Nakładem Agawy wyszła ostatnimi czasy, poza „Dziennikami", „Wyrokiem na Franciszka Klosa" i „Balladą o wzgardliwym wisielcu", także „Przemoc i szabla", drukowana przed wojną w gazetowych odcinkach powieść o Józefie Wybickim, a następnie „Cygaro Churchilla" (ten tytuł pochodzi od wydawcy, autor jedno z opowiadań okupacyjnych zatytułował „List do Churchilla").
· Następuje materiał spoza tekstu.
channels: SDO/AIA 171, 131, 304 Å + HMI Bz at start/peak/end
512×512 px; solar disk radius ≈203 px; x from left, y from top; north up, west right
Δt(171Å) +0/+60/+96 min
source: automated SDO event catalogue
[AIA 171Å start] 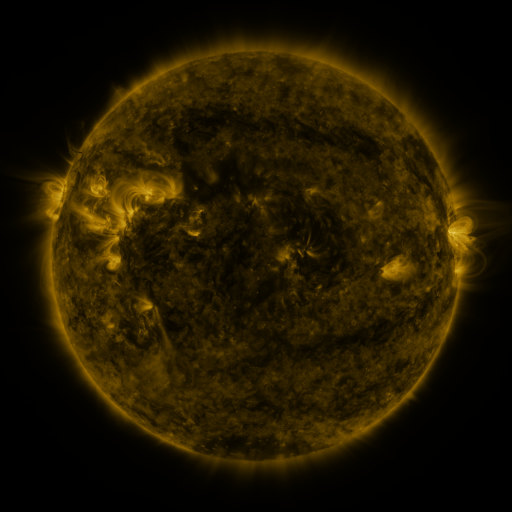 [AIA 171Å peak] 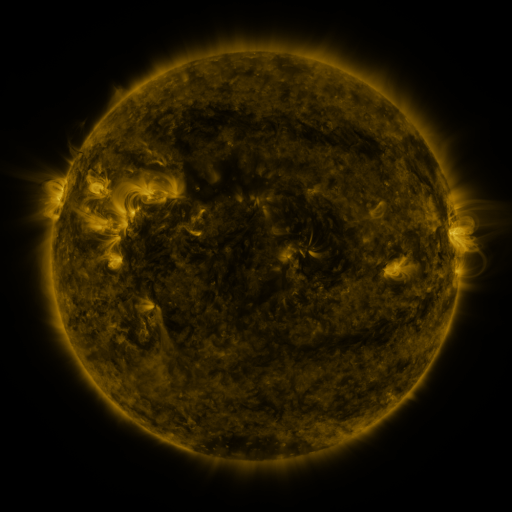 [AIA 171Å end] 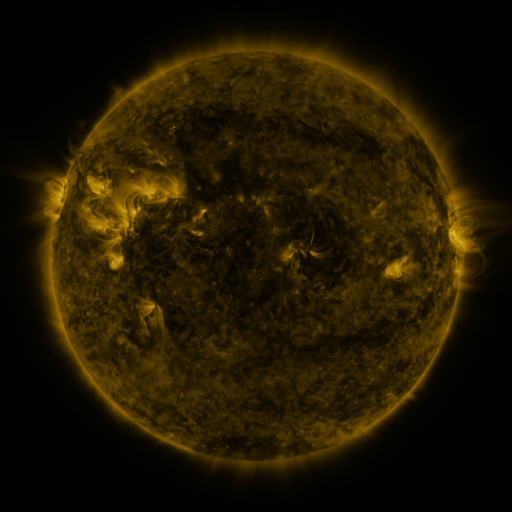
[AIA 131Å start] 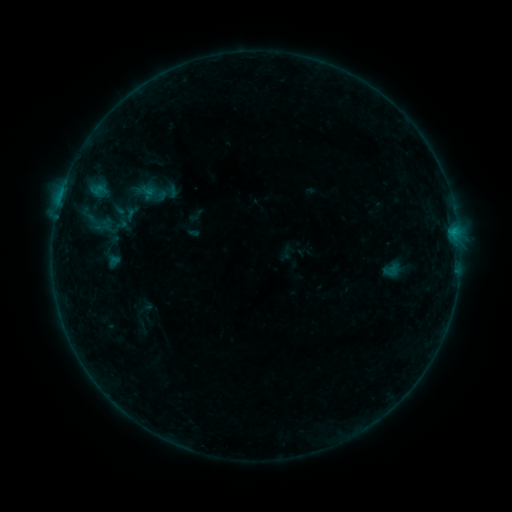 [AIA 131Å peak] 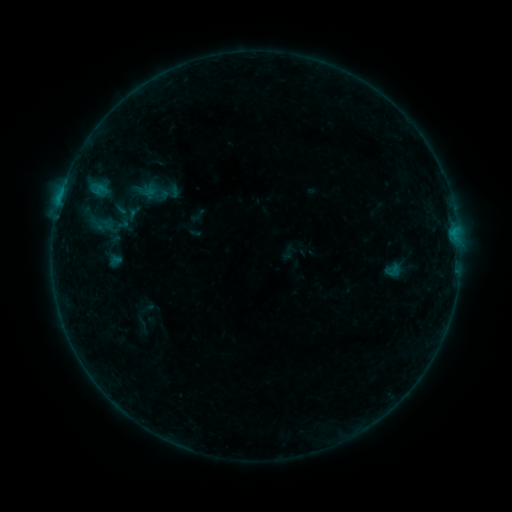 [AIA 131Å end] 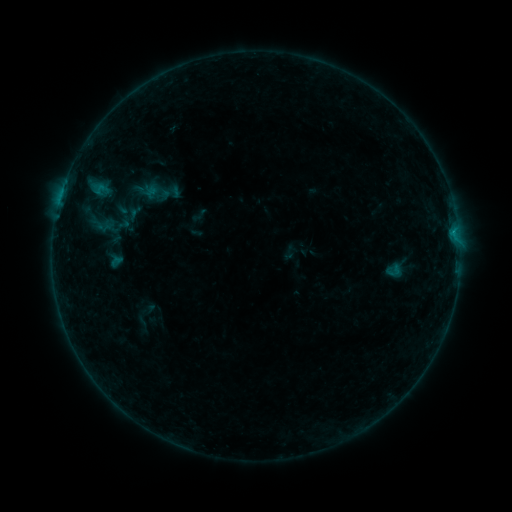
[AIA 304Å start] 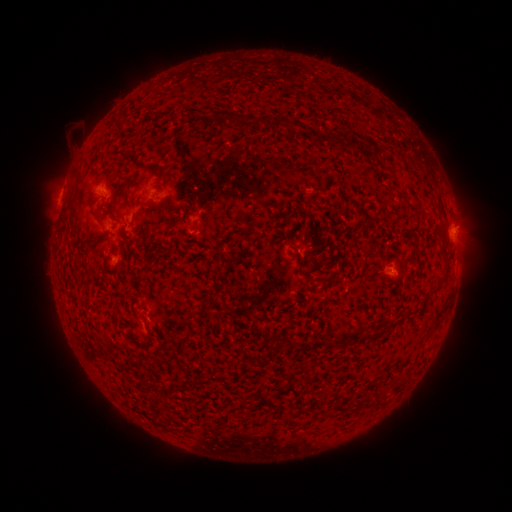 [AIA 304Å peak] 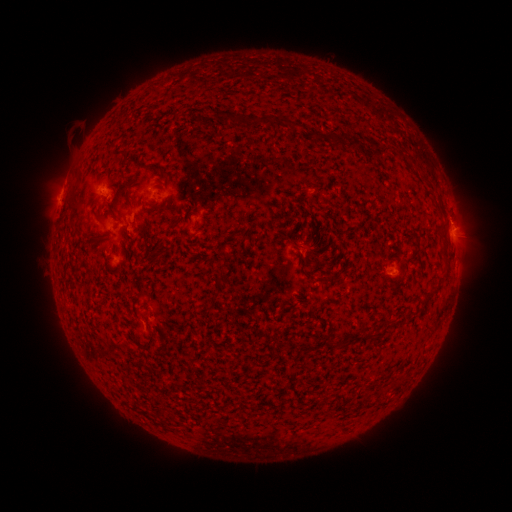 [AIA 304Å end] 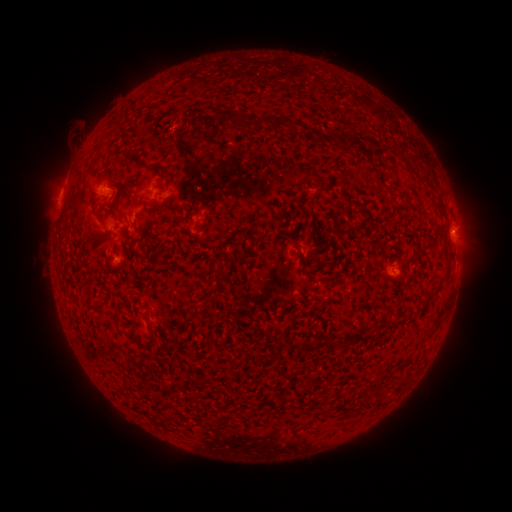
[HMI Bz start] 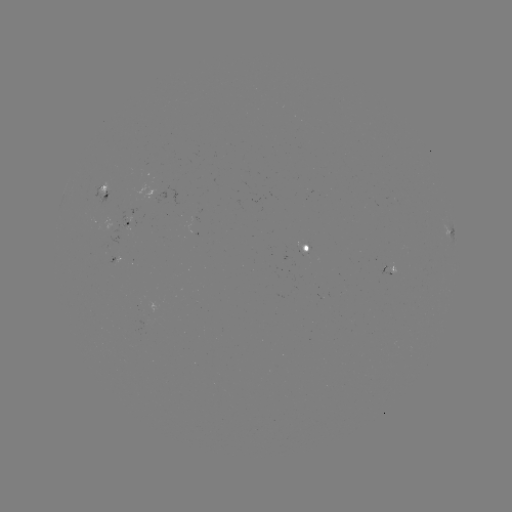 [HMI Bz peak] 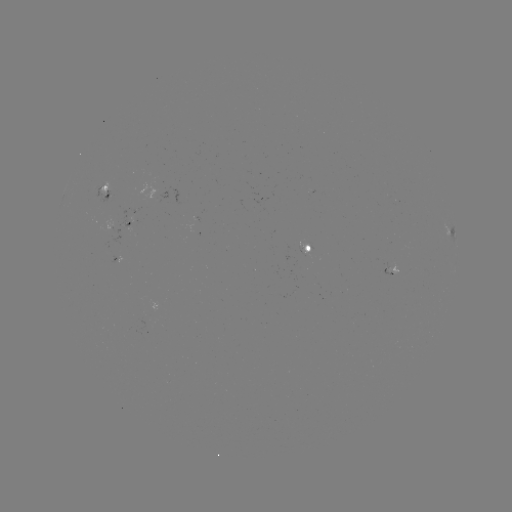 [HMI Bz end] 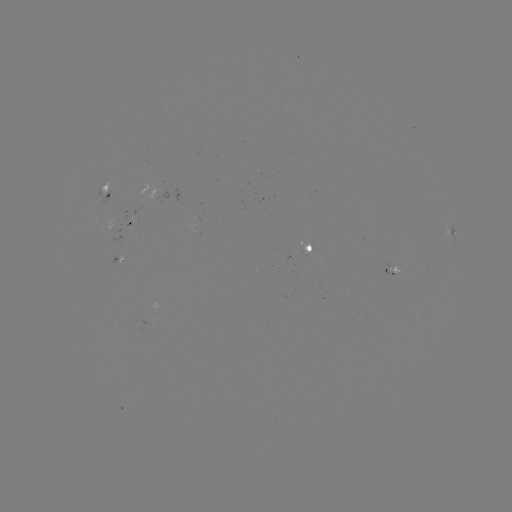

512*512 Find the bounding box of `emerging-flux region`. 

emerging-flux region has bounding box [151, 173, 177, 207].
Edytor Grzegorz Łatuszyński zapowiadał jeszcze wznowienie najgłośniejszych powieści Rembeka („W polu", „Nagan"), myślał także o tomie jego publicystyki, wszak pisarz publikował artykuły w prasie PAX-owskiej: „Dziś i Jutro" oraz w „Kierunkach". Co jeszcze skrywają archiwa, prywatne i biblioteczne? Wiadomo, że w rękopisie pozostaje wciąż nieukończona powieść Rembeka o powstaniu listopadowym „Wianek Malwiny".
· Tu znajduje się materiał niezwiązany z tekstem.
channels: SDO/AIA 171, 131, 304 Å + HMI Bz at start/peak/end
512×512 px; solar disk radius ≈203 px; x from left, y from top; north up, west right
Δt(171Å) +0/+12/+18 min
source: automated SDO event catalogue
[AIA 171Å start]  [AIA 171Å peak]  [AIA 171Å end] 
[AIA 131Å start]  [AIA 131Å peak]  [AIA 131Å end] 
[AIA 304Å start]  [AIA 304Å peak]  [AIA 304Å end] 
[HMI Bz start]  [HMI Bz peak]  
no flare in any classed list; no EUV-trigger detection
Po jego śmierci w okolicznościowym wspomnieniu na łamach „Kierunków" Krzysztof Narutowicz napisał: „Od lat żył jak przysypany ziemią. Książkom szkodzi to nie za bardzo, co trwałe można odkopać i za sto lat nastąpi rewelacja! Przysypanemu człowiekowi nic się już nie zwróci. [...] Nigdy nie był i chyba nie będzie modny. Modni nadchodzą i przemijają wśród wrzawy, rozbłysku i gasną jak piana. Jego znajdzie ten, kto szuka głębiej".
Z kolei Jerzy Piechowski w posłowiu do „Przemocy i szabli" akcentuje fakt, że „nie tylko w tej powieści, ale i w innych książkach odznacza się Rembek tak charakterystyczną dla jego umysłowości wiarą w podstawową, zasadniczą wartość ludzkiej osoby. Człowiek w jego pisarstwie potrafi podnieść się z najgłębszej nawet psychicznej i moralnej klęski, wyzwolić się, zaprzeczyć własnej marności, własnym, nawet nikczemnym czynom.
I jeszcze jedno: „Wyzwolenie możliwe dla ludzkiej jednostki może stać się również losem narodu, gdy w pewnej dziejowej chwili potrafi on otrząsnąć się z apatii, beznadziejności i bezwładu".